- **WHAT YOU ARE ASKED TO DO**
Set out the records as a Markdown table, starting with the first line and going on through the line that contains "3N1AB7AP9KY****** Wrecked 2019", both included. Use a column named Row for the row number and a column named Text for the line, skip blank lines, and leave the pictures out.

● ● ● ●

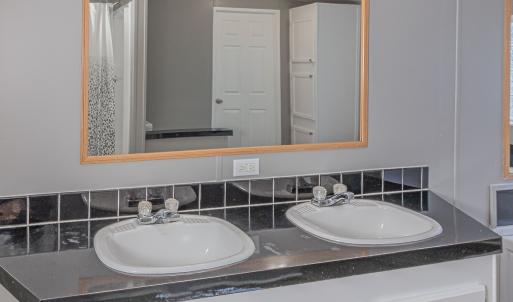 Photo #12 of 149 Brandy Ave, La Grange, NC 0.5 acres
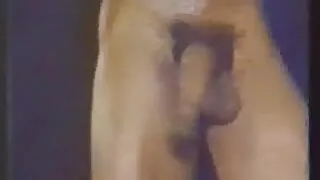 স্টকিংস চোদা চুদি বা ...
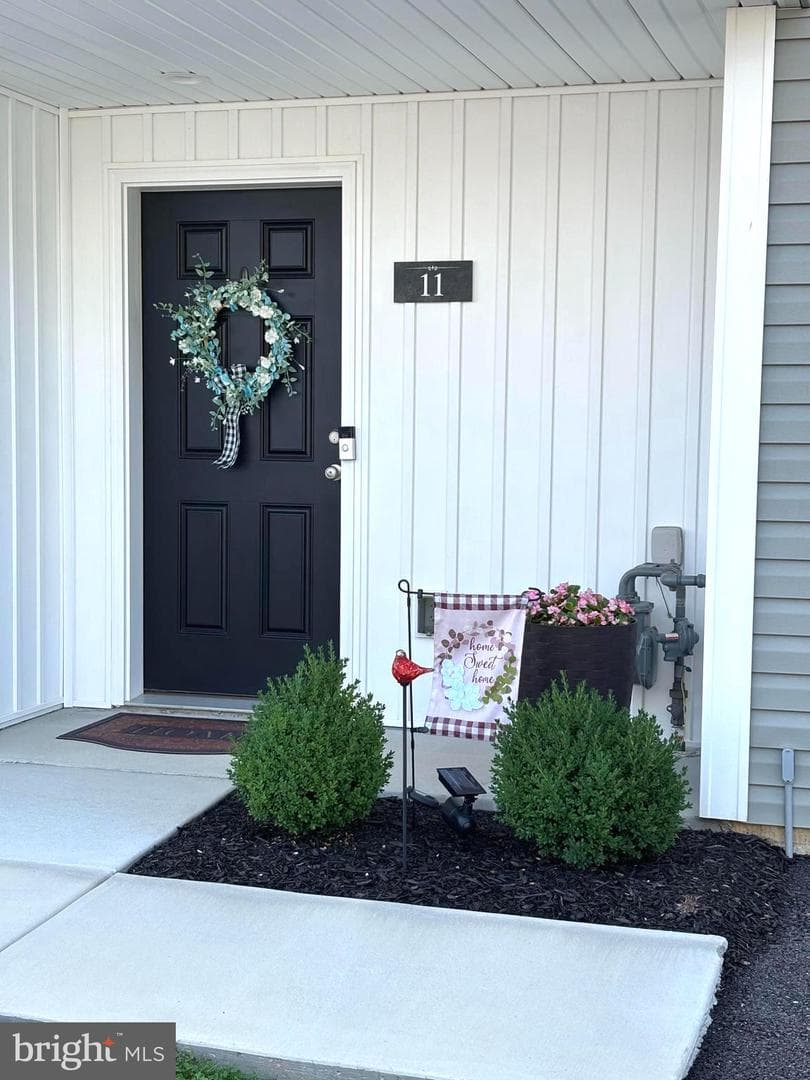 11 Landing Place photo 29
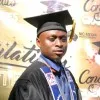 Besa Chibuye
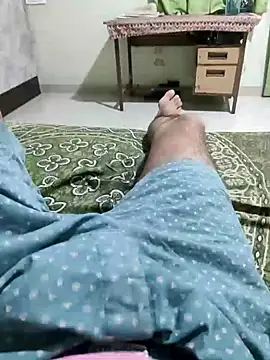 Snapshot of rajkumarratho chatting on 01-19-25, 11:23 rajkumarratho online show from 01-19-25, 11:23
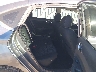3N1AB7AP9KY****** Wrecked 2019 Nissan Sentra in Oklahoma City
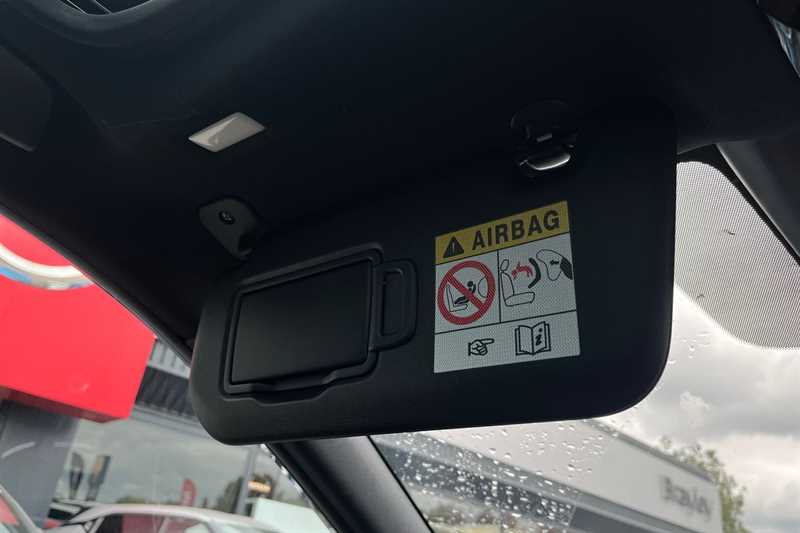 Vehicle 34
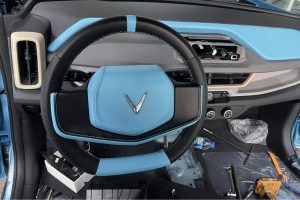 boc da vo lang vf3 5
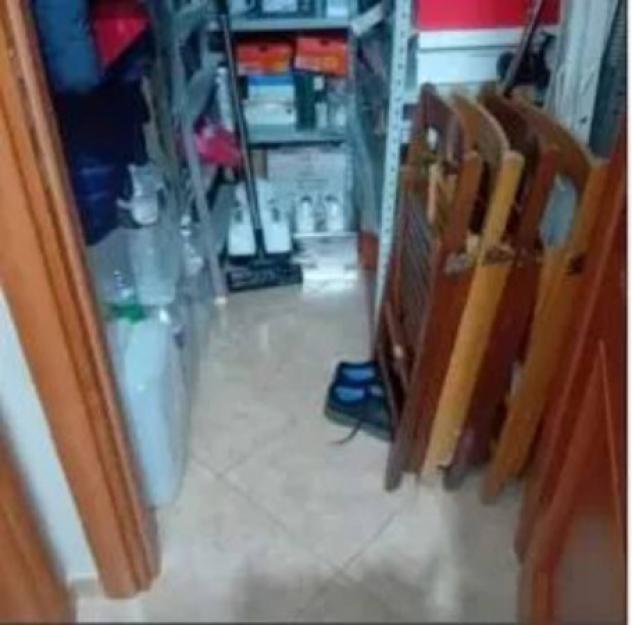 Immobile in asta di 133 m² con più di 5 locali in vendita a Marsala - Foto 7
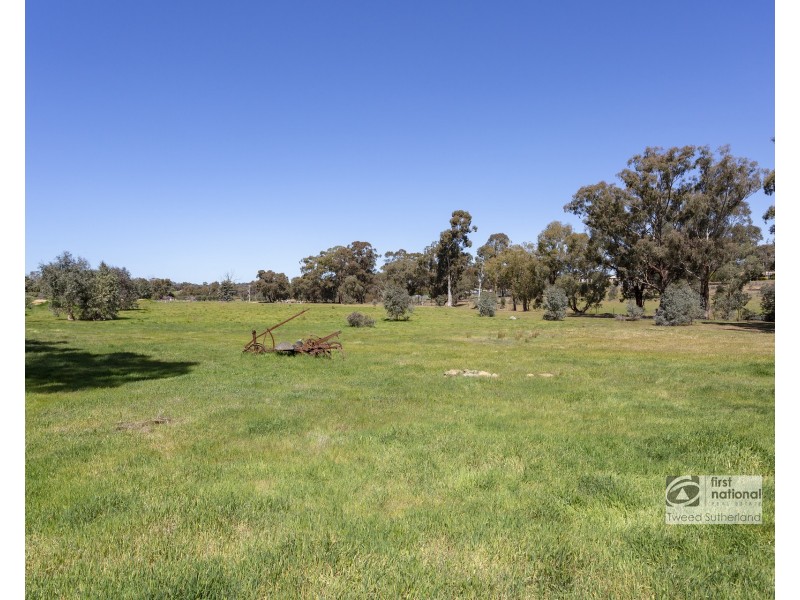 43 Bracewell Street, Maiden Gully VIC 3551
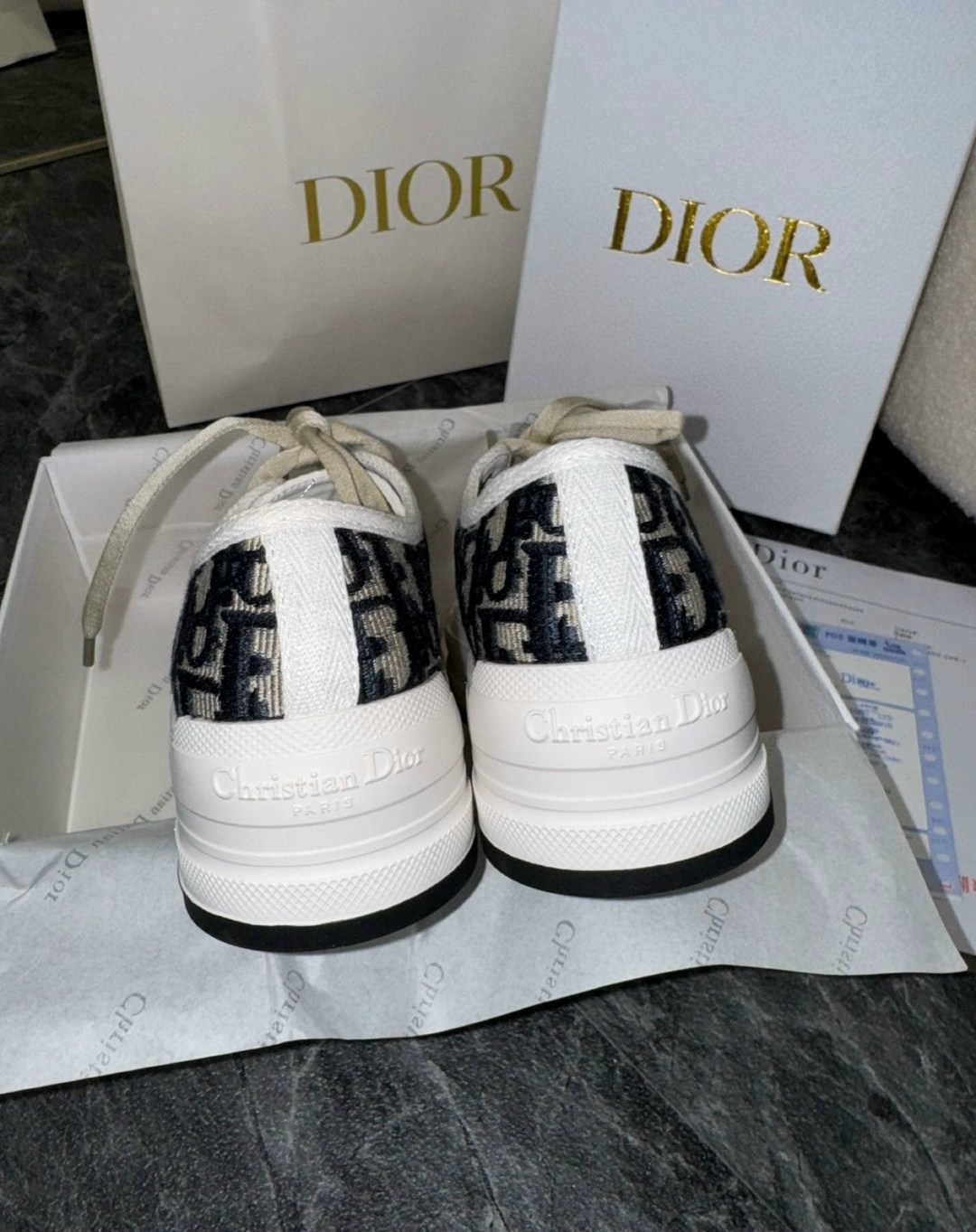 кеды dior,кеды dior женские,кроссовки dior,кеды женские dior walk'n'dior platform sneaker,сникеры walk'n dior кеды диор premium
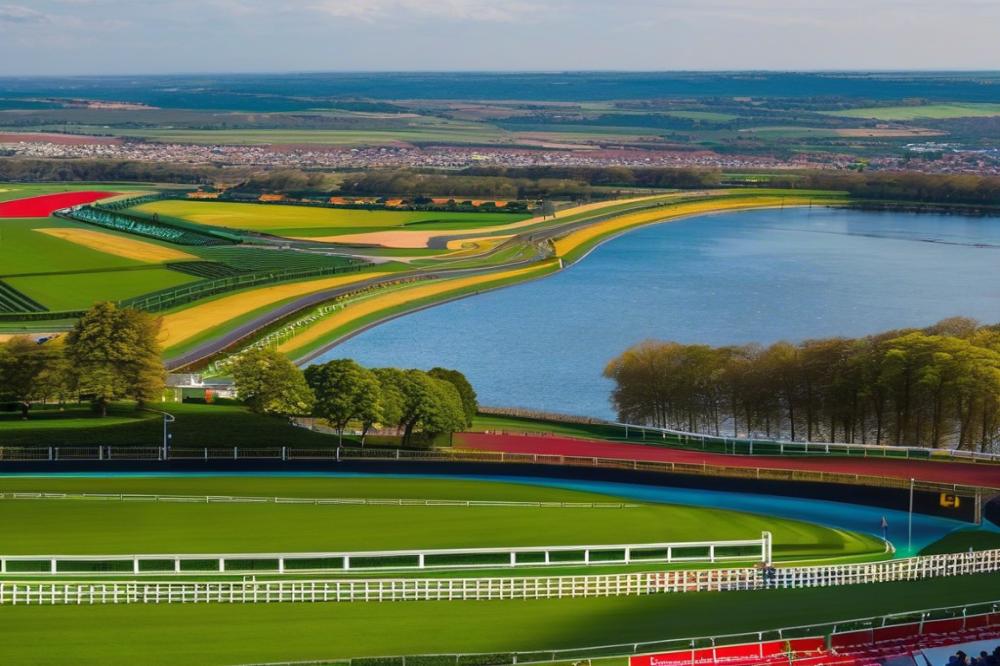 ippodromo-paolo-vitaranto-the-cutural-significa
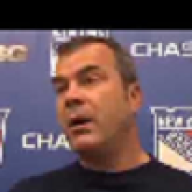 Grumpy Vigneault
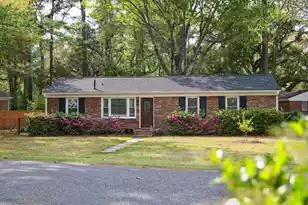 2158 Till Rd, Charleston, SC 29414 - Photo 1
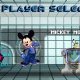 Disney Sports Skateboarding - Trucchi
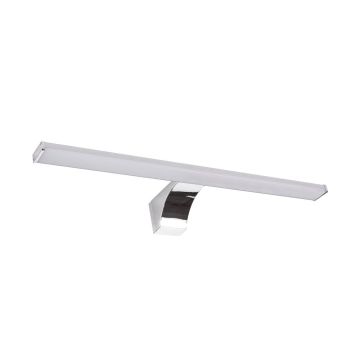 Prezent ASTA 70224 Applique murale 1x12W/LED 960lm IP44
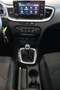 Kia Ceed SW / cee'd SW Edition 7*KAMERA*KLIMA*SHZ*PDC Blanc - thumbnail 25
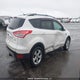 1FMCU9G98DUB41502 2013 Ford Escape auction photo thumbnail 4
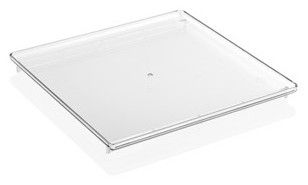 209490000 Presto bílá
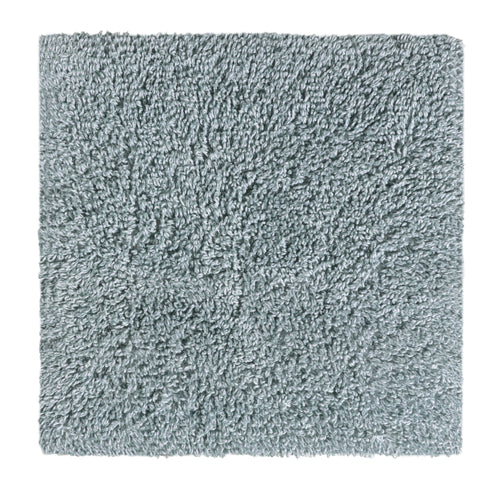 Filo - Bidetmat - Sea Green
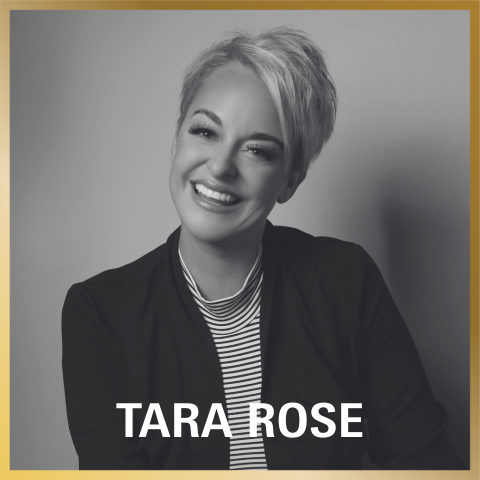 Tara Rose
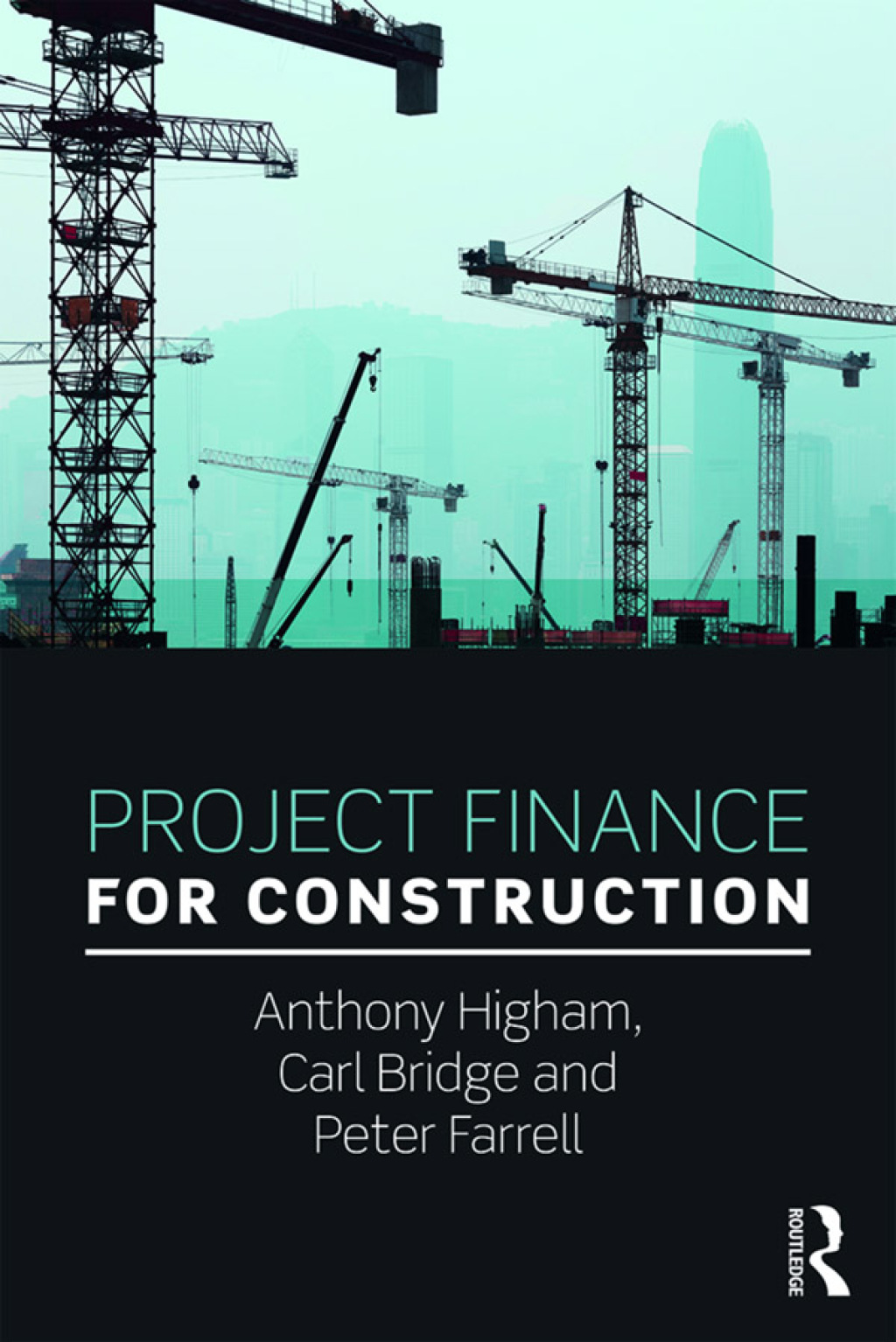 Project Finance for Construction 1st Edition â€“ PDF/EPUB Version Downloadable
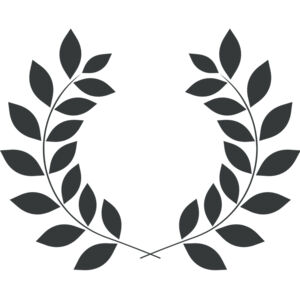 Branch Wreath 101 Thumbnail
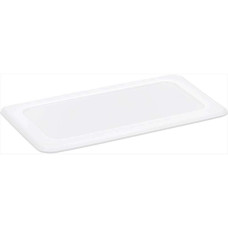 Крышка для гастроемкости GN 1/3, Stalgast 143011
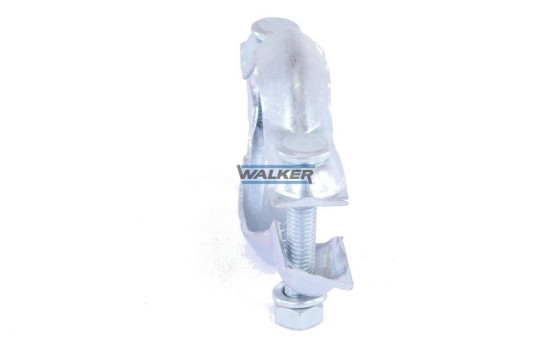 Collier d'échappement Walker 66 mm, Image 2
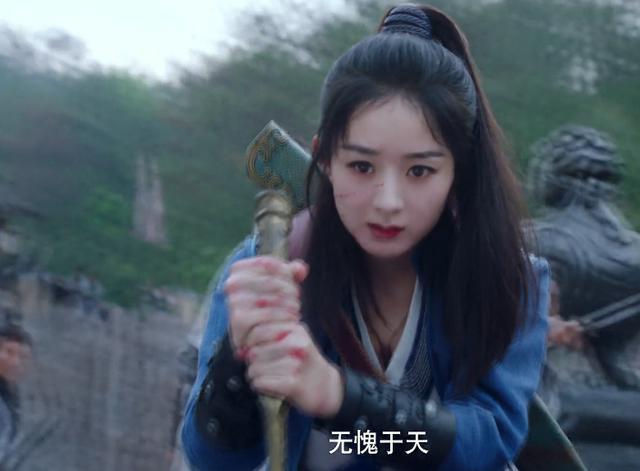 有翡|《有翡》上星北京台没那么简单，官宣视频有玄机，有五部剧不一样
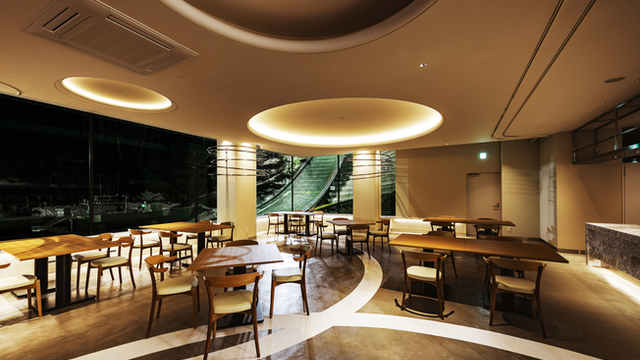 ヌーベルプース大倉山 Nouvelle Pousse Okurayama 西２８丁目 フレンチ ネット予約可 食べログ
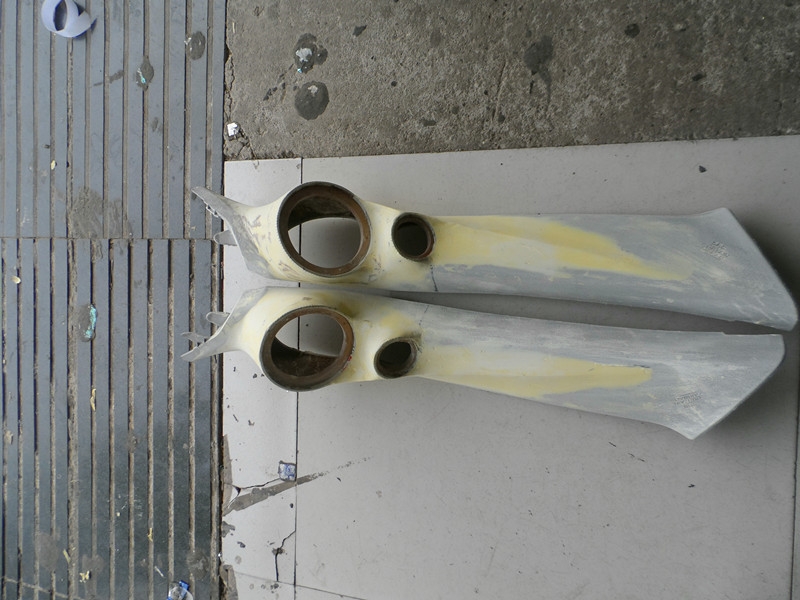 哈弗H5汽車音響改裝全車隔音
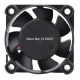 4010 24V DC Brushless Cooling Fan XH2.54 2Pin Sleeve Bearing 7500rpm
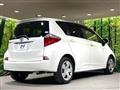 2013 Toyota Ractis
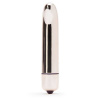 Вибратор Rocks Off RO G-Spot 10 Rose Gold || 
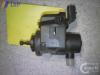 Renault Twingo C06 Stellmotor 8200428994 Scheinwerfer links HELLA BJ2005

● ● ● ●

- **EXPECTED ANSWER**
| Row | Text |
|---|---|
| 1 |  Photo #12 of 149 Brandy Ave, La Grange, NC 0.5 acres |
| 2 |  স্টকিংস চোদা চুদি বা ... |
| 3 |  11 Landing Place photo 29 |
| 4 |  Besa Chibuye |
| 5 |  Snapshot of rajkumarratho chatting on 01-19-25, 11:23 rajkumarratho online show from 01-19-25, 11:23 |
| 6 | 3N1AB7AP9KY****** Wrecked 2019 Nissan Sentra in Oklahoma City |